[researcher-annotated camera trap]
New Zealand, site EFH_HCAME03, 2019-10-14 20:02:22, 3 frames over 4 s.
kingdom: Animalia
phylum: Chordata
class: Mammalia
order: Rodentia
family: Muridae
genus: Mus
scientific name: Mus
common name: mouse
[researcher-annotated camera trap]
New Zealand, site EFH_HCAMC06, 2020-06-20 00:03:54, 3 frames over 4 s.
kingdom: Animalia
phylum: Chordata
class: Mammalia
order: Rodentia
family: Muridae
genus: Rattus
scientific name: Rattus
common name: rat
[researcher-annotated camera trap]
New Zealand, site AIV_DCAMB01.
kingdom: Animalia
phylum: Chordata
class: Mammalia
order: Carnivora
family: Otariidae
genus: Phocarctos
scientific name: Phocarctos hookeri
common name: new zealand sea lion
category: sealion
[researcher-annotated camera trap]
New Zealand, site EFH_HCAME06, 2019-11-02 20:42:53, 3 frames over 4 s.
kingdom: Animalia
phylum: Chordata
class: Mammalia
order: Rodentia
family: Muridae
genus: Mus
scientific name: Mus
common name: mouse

◆ Task to carry out
Every line must be copied exactly as it stands above.

◆ Written answer
[researcher-annotated camera trap]
New Zealand, site EFH_HCAME03, 2019-10-14 20:02:22, 3 frames over 4 s.
kingdom: Animalia
phylum: Chordata
class: Mammalia
order: Rodentia
family: Muridae
genus: Mus
scientific name: Mus
common name: mouse
[researcher-annotated camera trap]
New Zealand, site EFH_HCAMC06, 2020-06-20 00:03:54, 3 frames over 4 s.
kingdom: Animalia
phylum: Chordata
class: Mammalia
order: Rodentia
family: Muridae
genus: Rattus
scientific name: Rattus
common name: rat
[researcher-annotated camera trap]
New Zealand, site AIV_DCAMB01.
kingdom: Animalia
phylum: Chordata
class: Mammalia
order: Carnivora
family: Otariidae
genus: Phocarctos
scientific name: Phocarctos hookeri
common name: new zealand sea lion
category: sealion
[researcher-annotated camera trap]
New Zealand, site EFH_HCAME06, 2019-11-02 20:42:53, 3 frames over 4 s.
kingdom: Animalia
phylum: Chordata
class: Mammalia
order: Rodentia
family: Muridae
genus: Mus
scientific name: Mus
common name: mouse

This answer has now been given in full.